Kurt, what is a story you would only tell on the loading dock? 

[00:37:02] Kurt Oleson: So this goes back to my early days at Custom Channels. And being a music service, we don't touch much of the installation component. We have a lot of partners that do that. We offer full services, but for the most part, we are your music and content partners. And back in the day, when the company started, the founders were looking at a lot of local businesses and a very, very high-end restaurant was one of the first customers here before my time, even. They're now a Michelin Star restaurant. And they were having some issues with their audio system because they shared it next door with a national chain. It was part of like an ownership group that branched off, and they were doing their own high-end concept. So, because it was local and I was new, I got to go out and troubleshoot. This was a wedge between a Michelin-star restaurant and essentially a fast-casual pizza chain. And the audio systems for both were stacked on top of each other.  So the first thing I noticed is that they were swapped, so they were getting the raw music at each location. So everybody was wondering why their fast casual pizza felt so elevated and why the Michelin Star restaurant was so casual. Well, but to be honest, nobody actually noticed that part of it. There was another sort of AV issue that was actually the crux of the problem that I was able to fix, fortunately. But then, so after that visit, though, the owner of the Michelin restaurant was like, look, we love you guys. Like you're such good partners. I have a new concept. It's a chef's table, and I want every dish to accompany a song. I mean, kudos to them for coming up with a fun idea, but as you can imagine, right? They were doing two seatings a night, and they were trying to time out a song playing with when a dish was being served. And needless to say, it did not last very long. We heard sort of secondhand of like people scrambling to clear plates that weren't finished because the next song was about to start, and all these things. I will give them points for being creative on that front. When we talk about music being critical to your operations, that may have been a little bit too far in the other direction for that one. 

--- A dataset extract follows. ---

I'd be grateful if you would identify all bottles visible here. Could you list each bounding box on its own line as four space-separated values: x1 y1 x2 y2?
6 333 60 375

[00:39:57] Susan Barry: That's so funny. Okay, so I have to know if you can remember, were the songs matched up like this dish has apples, so we're gonna play, don't sit under the apple tree with anybody else but me. Or was it a little bit more subtle than that? 

[00:40:14] Kurt Oleson: So it was more subtle than that. I think what it was, if I remember correctly, was that the artists like Roots were based on the location of the dish. Like where they were sourcing ingredients or something like that. It was a very, yeah, it was a very interesting approach. 

[00:40:36] Susan Barry: Let's say a convoluted and confusing situation for all concerned, I'm sure. 

[00:40:42] Kurt Oleson: Yes. Yes, exactly. 

[00:40:45] Susan Barry: Kurt Olson, thank you so much for shining a light on an area that I know a lot of people don't even know exists, and I think it's so fascinating. I really enjoyed it, and I appreciate you riding up to the top floor. 

[00:40:57] Kurt Oleson: Well, thanks so much for having me, Susan. It's been an absolute pleasure. 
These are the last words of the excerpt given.